>>>>>

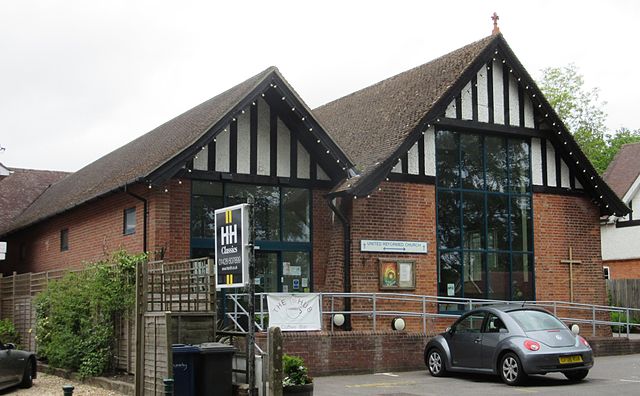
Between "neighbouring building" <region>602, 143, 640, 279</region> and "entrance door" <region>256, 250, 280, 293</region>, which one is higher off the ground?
"neighbouring building" <region>602, 143, 640, 279</region>

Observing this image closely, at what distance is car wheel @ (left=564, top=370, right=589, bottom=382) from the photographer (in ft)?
51.4

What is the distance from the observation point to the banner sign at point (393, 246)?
2077 centimetres

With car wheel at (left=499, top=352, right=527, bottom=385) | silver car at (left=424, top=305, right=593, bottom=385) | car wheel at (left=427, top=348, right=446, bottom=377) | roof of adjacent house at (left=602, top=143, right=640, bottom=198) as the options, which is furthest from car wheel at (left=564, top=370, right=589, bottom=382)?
roof of adjacent house at (left=602, top=143, right=640, bottom=198)

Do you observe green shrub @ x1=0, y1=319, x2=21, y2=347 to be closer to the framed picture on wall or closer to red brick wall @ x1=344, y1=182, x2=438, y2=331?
red brick wall @ x1=344, y1=182, x2=438, y2=331

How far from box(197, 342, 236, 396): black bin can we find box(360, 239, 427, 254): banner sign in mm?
8052

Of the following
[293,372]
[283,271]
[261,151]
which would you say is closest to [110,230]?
[261,151]

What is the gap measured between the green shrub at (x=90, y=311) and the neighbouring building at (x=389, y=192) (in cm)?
226

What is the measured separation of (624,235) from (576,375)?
2426 centimetres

<<<<<

Quote all the lines above exactly as given. Do not include the pictures.

#### Answer for the task:
Between "neighbouring building" <region>602, 143, 640, 279</region> and "entrance door" <region>256, 250, 280, 293</region>, which one is higher off the ground?
"neighbouring building" <region>602, 143, 640, 279</region>

Observing this image closely, at what distance is car wheel @ (left=564, top=370, right=589, bottom=382) from the photographer (in ft)?
51.4

What is the distance from the observation point to the banner sign at point (393, 246)?
2077 centimetres

With car wheel at (left=499, top=352, right=527, bottom=385) | silver car at (left=424, top=305, right=593, bottom=385) | car wheel at (left=427, top=348, right=446, bottom=377) | roof of adjacent house at (left=602, top=143, right=640, bottom=198) as the options, which is furthest from car wheel at (left=564, top=370, right=589, bottom=382)?
roof of adjacent house at (left=602, top=143, right=640, bottom=198)

Do you observe green shrub @ x1=0, y1=319, x2=21, y2=347 to be closer to the framed picture on wall or closer to red brick wall @ x1=344, y1=182, x2=438, y2=331?
red brick wall @ x1=344, y1=182, x2=438, y2=331

How far from box(197, 342, 236, 396): black bin can we find box(360, 239, 427, 254): banner sign in mm?
8052

Of the following
[293,372]
[283,271]
[261,151]
which would you say is closest to [110,230]?
[261,151]

What is the gap measured between the green shrub at (x=90, y=311) and the neighbouring building at (x=389, y=192) (in cm)?
226

What is the measured separation of (624,235) from (576,375)?
2426 centimetres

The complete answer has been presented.